So, set A − B can be expressed as
A − B = A − ( A ∩ B ) = { 3 , 6 , 9 , 12 , 15 , 18 , 21 } − ( { 3 , six , ix , 12 , 15 , 18 , 21 } ∩ { 4 , eight , 12 , 16 , twenty } ) = { three , six , ix , 12 , 15 , 18 , 21 } − { 12 } = { 3 , six , 9 , fifteen , 18 , 21 }
Hence, A − B = { 3 , 6 , nine , 15 , 18 , 21 } .
(ii)
A − C means that the set contains elements of set A but non of set C .
So, prepare A − C tin exist expressed as
A − C = A − ( A ∩ C ) = { 3 , 6 , ix , 12 , fifteen , 18 , 21 } − ( { 3 , vi , 9 , 12 , xv , 18 , 21 } ∩ { 2 , four , 6 , eight , ten , 12 , xiv , 16 } ) = { 3 , 6 , 9 , 12 , xv , 18 , 21 } − { 6 , 12 } = { 3 , 9 , 15 , 18 , 21 }
Hence, A − C = { 3 , ix , 15 , 18 , 21 } .
(iii)
A − D means that the set contains elements of fix A simply not of ready D .
So, set A − D can exist expressed as
A − D = A − ( A ∩ D ) = { 3 , 6 , 9 , 12 , 15 , eighteen , 21 } − ( { 3 , 6 , nine , 12 , fifteen , eighteen , 21 } ∩ { five , 10 , 15 , 20 } ) = { 3 , 6 , 9 , 12 , 15 , xviii , 21 } − { 15 } = { 3 , 6 , 9 , 12 , 18 , 21 }
Hence, A − D = { 3 , 6 , 9 , 12 , 18 , 21 } .
(iv)
B − A ways that the set contains elements of set B merely not of set A .
And so, set B − A can be expressed as
B − A = B − ( B ∩ A ) = { 4 , viii , 12 , xvi , 20 } − ( { 4 , 8 , 12 , sixteen , 20 } ∩ { 3 , 6 , 9 , 12 , 15 , eighteen , 21 } ) = { four , 8 , 12 , xvi , 20 } − { 12 } = { four , 8 , 16 , 20 }
Hence, B − A = { four , 8 , 16 , 20 } .
(5)
C − A means that the fix contains elements of set C but not of prepare A .

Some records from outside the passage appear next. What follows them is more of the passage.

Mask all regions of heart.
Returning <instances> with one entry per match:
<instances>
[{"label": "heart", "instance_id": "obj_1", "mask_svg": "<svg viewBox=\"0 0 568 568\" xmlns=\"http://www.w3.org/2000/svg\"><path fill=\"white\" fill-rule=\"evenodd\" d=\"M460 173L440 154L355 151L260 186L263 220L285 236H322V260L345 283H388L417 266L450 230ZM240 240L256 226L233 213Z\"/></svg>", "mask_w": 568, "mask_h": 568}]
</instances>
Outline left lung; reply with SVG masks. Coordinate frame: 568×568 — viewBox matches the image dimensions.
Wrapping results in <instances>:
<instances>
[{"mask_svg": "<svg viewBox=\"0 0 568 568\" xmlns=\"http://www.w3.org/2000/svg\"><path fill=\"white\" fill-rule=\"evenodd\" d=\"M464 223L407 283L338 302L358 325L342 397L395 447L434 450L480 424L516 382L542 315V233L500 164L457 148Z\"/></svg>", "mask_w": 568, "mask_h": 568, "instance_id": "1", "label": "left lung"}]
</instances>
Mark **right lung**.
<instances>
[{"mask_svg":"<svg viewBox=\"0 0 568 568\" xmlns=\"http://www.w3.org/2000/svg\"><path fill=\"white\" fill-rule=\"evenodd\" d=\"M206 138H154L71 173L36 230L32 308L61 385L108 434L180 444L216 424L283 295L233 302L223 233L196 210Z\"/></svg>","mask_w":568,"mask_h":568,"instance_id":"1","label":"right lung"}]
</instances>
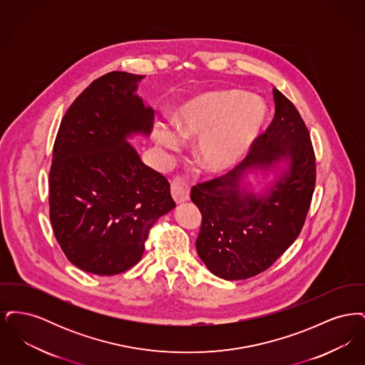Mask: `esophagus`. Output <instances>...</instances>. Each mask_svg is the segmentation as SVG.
<instances>
[{
	"label": "esophagus",
	"instance_id": "34e87169",
	"mask_svg": "<svg viewBox=\"0 0 365 365\" xmlns=\"http://www.w3.org/2000/svg\"><path fill=\"white\" fill-rule=\"evenodd\" d=\"M171 194L176 204H183L190 198V189L183 178L176 176L171 180Z\"/></svg>",
	"mask_w": 365,
	"mask_h": 365
}]
</instances>
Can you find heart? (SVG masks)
I'll list each match as a JSON object with an SVG mask.
<instances>
[{"mask_svg":"<svg viewBox=\"0 0 365 365\" xmlns=\"http://www.w3.org/2000/svg\"><path fill=\"white\" fill-rule=\"evenodd\" d=\"M268 110L264 101L241 90L209 91L190 98L173 118L176 134L158 125L157 142L180 148V138L195 139V158L209 174H222L238 164L260 137Z\"/></svg>","mask_w":365,"mask_h":365,"instance_id":"1","label":"heart"}]
</instances>
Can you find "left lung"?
Wrapping results in <instances>:
<instances>
[{"label":"left lung","instance_id":"8db88e82","mask_svg":"<svg viewBox=\"0 0 365 365\" xmlns=\"http://www.w3.org/2000/svg\"><path fill=\"white\" fill-rule=\"evenodd\" d=\"M272 93L274 120L242 163L191 189L202 215L197 253L213 275L226 280L268 269L299 235L312 201L316 161L308 128L293 103L278 88ZM274 168L277 179L262 193L242 185L249 170Z\"/></svg>","mask_w":365,"mask_h":365}]
</instances>
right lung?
Returning a JSON list of instances; mask_svg holds the SVG:
<instances>
[{
  "mask_svg": "<svg viewBox=\"0 0 365 365\" xmlns=\"http://www.w3.org/2000/svg\"><path fill=\"white\" fill-rule=\"evenodd\" d=\"M143 75L113 71L66 112L53 146L49 208L67 259L96 275L135 265L157 219L175 208L165 176L127 142L149 135L155 112L135 94Z\"/></svg>",
  "mask_w": 365,
  "mask_h": 365,
  "instance_id": "right-lung-1",
  "label": "right lung"
}]
</instances>
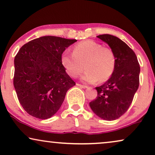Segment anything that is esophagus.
I'll use <instances>...</instances> for the list:
<instances>
[{
	"label": "esophagus",
	"instance_id": "obj_1",
	"mask_svg": "<svg viewBox=\"0 0 155 155\" xmlns=\"http://www.w3.org/2000/svg\"><path fill=\"white\" fill-rule=\"evenodd\" d=\"M77 85L78 86H79V87H82V88H84V89H85V88H87L88 87L87 85H81V84H77Z\"/></svg>",
	"mask_w": 155,
	"mask_h": 155
}]
</instances>
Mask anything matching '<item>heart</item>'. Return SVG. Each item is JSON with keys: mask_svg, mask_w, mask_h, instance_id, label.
<instances>
[{"mask_svg": "<svg viewBox=\"0 0 155 155\" xmlns=\"http://www.w3.org/2000/svg\"><path fill=\"white\" fill-rule=\"evenodd\" d=\"M116 56L111 48L103 47L97 42L87 40L76 44L73 53L66 51L62 54L61 63L70 76L77 78L83 69L82 80L87 82H103L114 73Z\"/></svg>", "mask_w": 155, "mask_h": 155, "instance_id": "1", "label": "heart"}]
</instances>
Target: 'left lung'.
Here are the masks:
<instances>
[{
    "mask_svg": "<svg viewBox=\"0 0 155 155\" xmlns=\"http://www.w3.org/2000/svg\"><path fill=\"white\" fill-rule=\"evenodd\" d=\"M106 43L116 56L114 73L100 87L96 99L90 107L96 115L104 120H114L125 113L139 87L140 67L134 51L115 36L104 34L97 36Z\"/></svg>",
    "mask_w": 155,
    "mask_h": 155,
    "instance_id": "left-lung-1",
    "label": "left lung"
}]
</instances>
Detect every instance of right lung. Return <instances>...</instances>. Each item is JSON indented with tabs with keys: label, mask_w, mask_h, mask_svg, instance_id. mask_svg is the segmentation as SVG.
<instances>
[{
	"label": "right lung",
	"mask_w": 155,
	"mask_h": 155,
	"mask_svg": "<svg viewBox=\"0 0 155 155\" xmlns=\"http://www.w3.org/2000/svg\"><path fill=\"white\" fill-rule=\"evenodd\" d=\"M75 39L43 36L22 46L14 59L13 85L20 103L38 119L58 111L75 82L61 63L62 54Z\"/></svg>",
	"instance_id": "1"
}]
</instances>
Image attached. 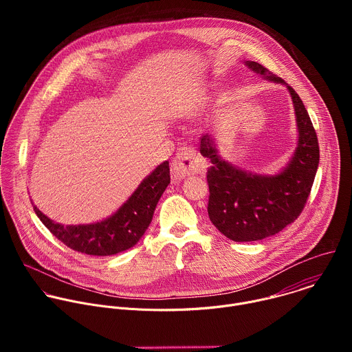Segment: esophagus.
<instances>
[{
  "label": "esophagus",
  "mask_w": 352,
  "mask_h": 352,
  "mask_svg": "<svg viewBox=\"0 0 352 352\" xmlns=\"http://www.w3.org/2000/svg\"><path fill=\"white\" fill-rule=\"evenodd\" d=\"M205 164L199 159L197 153L190 147L179 148L171 164V174L174 181H181L188 175L202 173Z\"/></svg>",
  "instance_id": "obj_1"
}]
</instances>
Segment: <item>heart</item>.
Instances as JSON below:
<instances>
[{"mask_svg":"<svg viewBox=\"0 0 352 352\" xmlns=\"http://www.w3.org/2000/svg\"><path fill=\"white\" fill-rule=\"evenodd\" d=\"M202 109V98H192L190 102H188L184 106V114L185 116H195L196 113L200 111Z\"/></svg>","mask_w":352,"mask_h":352,"instance_id":"heart-1","label":"heart"}]
</instances>
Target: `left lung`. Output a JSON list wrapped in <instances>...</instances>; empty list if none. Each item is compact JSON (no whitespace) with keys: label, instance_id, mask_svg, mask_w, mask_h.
Here are the masks:
<instances>
[{"label":"left lung","instance_id":"obj_1","mask_svg":"<svg viewBox=\"0 0 352 352\" xmlns=\"http://www.w3.org/2000/svg\"><path fill=\"white\" fill-rule=\"evenodd\" d=\"M245 65L276 83L285 82L259 63ZM291 94L298 146L288 166L276 175L246 173L223 160L209 135L200 138V153L212 163L208 170V213L214 227L236 242L259 241L272 236L294 223L302 213L319 166V143L309 114L296 91Z\"/></svg>","mask_w":352,"mask_h":352}]
</instances>
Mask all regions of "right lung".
Masks as SVG:
<instances>
[{
    "label": "right lung",
    "mask_w": 352,
    "mask_h": 352,
    "mask_svg": "<svg viewBox=\"0 0 352 352\" xmlns=\"http://www.w3.org/2000/svg\"><path fill=\"white\" fill-rule=\"evenodd\" d=\"M170 184L168 162L147 175L126 202L109 219L85 226L54 223L33 206L40 221L68 248L93 256H110L132 248L143 236L163 192Z\"/></svg>",
    "instance_id": "obj_1"
}]
</instances>
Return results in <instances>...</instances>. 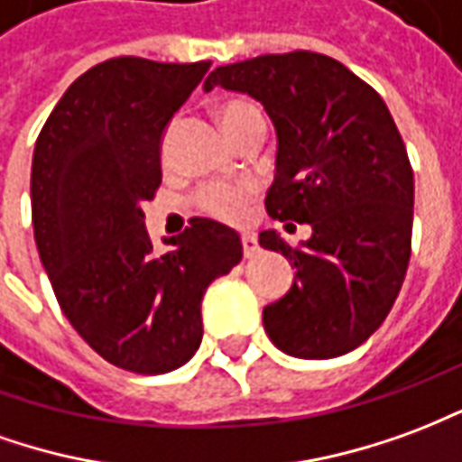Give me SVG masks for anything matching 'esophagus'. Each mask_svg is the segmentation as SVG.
<instances>
[{
  "instance_id": "1",
  "label": "esophagus",
  "mask_w": 462,
  "mask_h": 462,
  "mask_svg": "<svg viewBox=\"0 0 462 462\" xmlns=\"http://www.w3.org/2000/svg\"><path fill=\"white\" fill-rule=\"evenodd\" d=\"M241 244H244V256L254 258L258 254V238L254 234H244L241 236Z\"/></svg>"
}]
</instances>
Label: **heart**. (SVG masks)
<instances>
[{
    "label": "heart",
    "mask_w": 462,
    "mask_h": 462,
    "mask_svg": "<svg viewBox=\"0 0 462 462\" xmlns=\"http://www.w3.org/2000/svg\"><path fill=\"white\" fill-rule=\"evenodd\" d=\"M218 119L224 124L226 134L231 139H236L241 134L251 129V126H258L263 124V116L258 111L256 104L244 99H234L221 104L218 109ZM256 194V184L254 181H238V184H224V181H216V184L204 186L196 201L204 208L206 214L214 216V218H221V221H238L244 211H246V204L251 196Z\"/></svg>",
    "instance_id": "1"
}]
</instances>
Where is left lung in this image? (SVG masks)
Masks as SVG:
<instances>
[{
	"label": "left lung",
	"mask_w": 462,
	"mask_h": 462,
	"mask_svg": "<svg viewBox=\"0 0 462 462\" xmlns=\"http://www.w3.org/2000/svg\"><path fill=\"white\" fill-rule=\"evenodd\" d=\"M214 87L261 101L278 142L268 214L313 231L300 248L261 231L258 244L296 268L289 293L263 309V328L309 361L358 348L393 309L411 258L413 169L385 101L316 51L218 67L204 81Z\"/></svg>",
	"instance_id": "left-lung-1"
}]
</instances>
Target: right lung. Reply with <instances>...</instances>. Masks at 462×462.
Wrapping results in <instances>:
<instances>
[{
    "label": "right lung",
    "instance_id": "obj_1",
    "mask_svg": "<svg viewBox=\"0 0 462 462\" xmlns=\"http://www.w3.org/2000/svg\"><path fill=\"white\" fill-rule=\"evenodd\" d=\"M211 61H101L74 81L39 134L32 224L69 323L101 358L156 375L204 336L201 300L244 256L234 228L194 218L153 251L142 204L162 184V139Z\"/></svg>",
    "mask_w": 462,
    "mask_h": 462
}]
</instances>
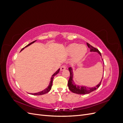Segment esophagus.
<instances>
[{
	"label": "esophagus",
	"instance_id": "esophagus-1",
	"mask_svg": "<svg viewBox=\"0 0 123 123\" xmlns=\"http://www.w3.org/2000/svg\"><path fill=\"white\" fill-rule=\"evenodd\" d=\"M66 69V66L65 65H62L61 67V70L63 71Z\"/></svg>",
	"mask_w": 123,
	"mask_h": 123
}]
</instances>
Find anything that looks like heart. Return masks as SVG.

So, set C − A tin can be expressed every bit
C − A = C − ( C ∩ A ) = { ii , 4 , 6 , viii , ten , 12 , xiv , 16 } − ( { 2 , 4 , 6 , 8 , x , 12 , 14 , sixteen } ∩ { iii , 6 , 9 , 12 , 15 , xviii , 21 } ) = { 2 , iv , half-dozen , viii , 10 , 12 , fourteen , sixteen } − { half-dozen , 12 } = { two , 4 , 8 , 10 , 14 , 16 }
Hence, C − A = { 2 , 4 , 8 , x , 14 , 16 } .
(half dozen)
D − A means that the set contains elements of set D but non of set A .
So, set D − A tin can be expressed as
D − A = D − ( D ∩ A ) = { v , 10 , 15 , 20 } − ( { 5 , 10 , 15 , 20 } ∩ { iii , 6 , 9 , 12 , 15 , 18 , 21 } ) = { 5 , x , 15 , 20 } − { xv } = { five , 10 , 20 }
Hence, D − A = { 5 , x , 20 } .
(vii)
B − C ways that the set contains elements of set B but not of gear up C .
So, set B − C tin be expressed as
B − C = B − ( B ∩ C ) = { 4 , 8 , 12 , 16 , 20 } − ( { 4 , viii , 12 , 16 , twenty } ∩ { ii , 4 , 6 , 8 , 10 , 12 , 14 , 16 } ) = { 4 , 8 , 12 , 16 , 20 } − { 4 , 8 , 12 , sixteen } = { 20 }
Hence, B − C = { 20 } .
(viii)
B − D ways that the ready contains elements of set up B merely not of set D .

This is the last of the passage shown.